On Tue, 2010-02-02 at 07:42 -0800, Richard Sharpe wrote:
> On Tue, Feb 2, 2010 at 3:23 AM, Christoph Hellwig <hch@xxxxxxxxxxxxx> wrote:
> > On Mon, Feb 01, 2010 at 09:24:33PM -0600, Daniel Goller wrote:
> >> It seems i have not been able to unmount it and then mounting it
> >> cleanly once, always required xfs_repair -L /dev/sdc3
> >> I Could understand power issues or lockups causing this, but on clean
> >> umount and followed mount to see it fail is surprising.
> >> When mounting fails on the headless arm machine i move the drive to a
> >> x86_64 and run xfs_repair there when mounting there fails too (so log
> >> can't be replayed, making -L necessary).

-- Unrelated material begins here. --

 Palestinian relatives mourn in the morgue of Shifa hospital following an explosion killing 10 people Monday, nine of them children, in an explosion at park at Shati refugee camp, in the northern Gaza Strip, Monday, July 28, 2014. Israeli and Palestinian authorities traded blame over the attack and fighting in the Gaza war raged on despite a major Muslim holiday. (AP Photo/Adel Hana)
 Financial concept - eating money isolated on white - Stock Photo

> >> All of this leads me to ask: "Is XFS as well maintained on ARM as it
> >> is on x86/x86_64?"
> > XFS itself is platform neutral. But it seems like you have an ARM
> > platform with virtually indexed caches, which currently can't support
> > the I/O XFS does. James has been working on fixing this for a while,
> > but so far the architecture support patches for it unfortunately still
> > haven't made it to mainline despite many people running into this issue.
> I would be interested in a precise explanation for this problem. We
> ran into an issue here with XFS on the Marvell 78200 (ARM) which has a
> VIVT cache. We eventually solved the problem by using
> flush_icache_range in a strategic place (after also discovering the
> need for flush_dcache_page, but that has to do with doing IO between
> the cores on the 78200), but we really did not understand why that
> fixed the problem. However, it stopped the corruption we were
> experiencing when using a file system exerciser.
XFS uses large buffers for log operations. Because large physically
contiguous pieces of memory are hard to come by, it makes its logs from
virtually contiguous pages. The problem is that doing this sets up
aliasing within the kernel: each page in the range now has two virtual
addresses: one for the standard kernel offset map and the other for the
xfs created virtual area. When I/O is done on a kernel page, the kernel
always flushes the offset map to ensure that the data is in main memory.
However, when the page has another alias in the xfs created virtual
area, the kernel I/O subsystem has no idea about this. Since xfs is
reading and writing to this other alias, that's what needs to be flushed
to make sure the data is safely in main memory before I/O takes place.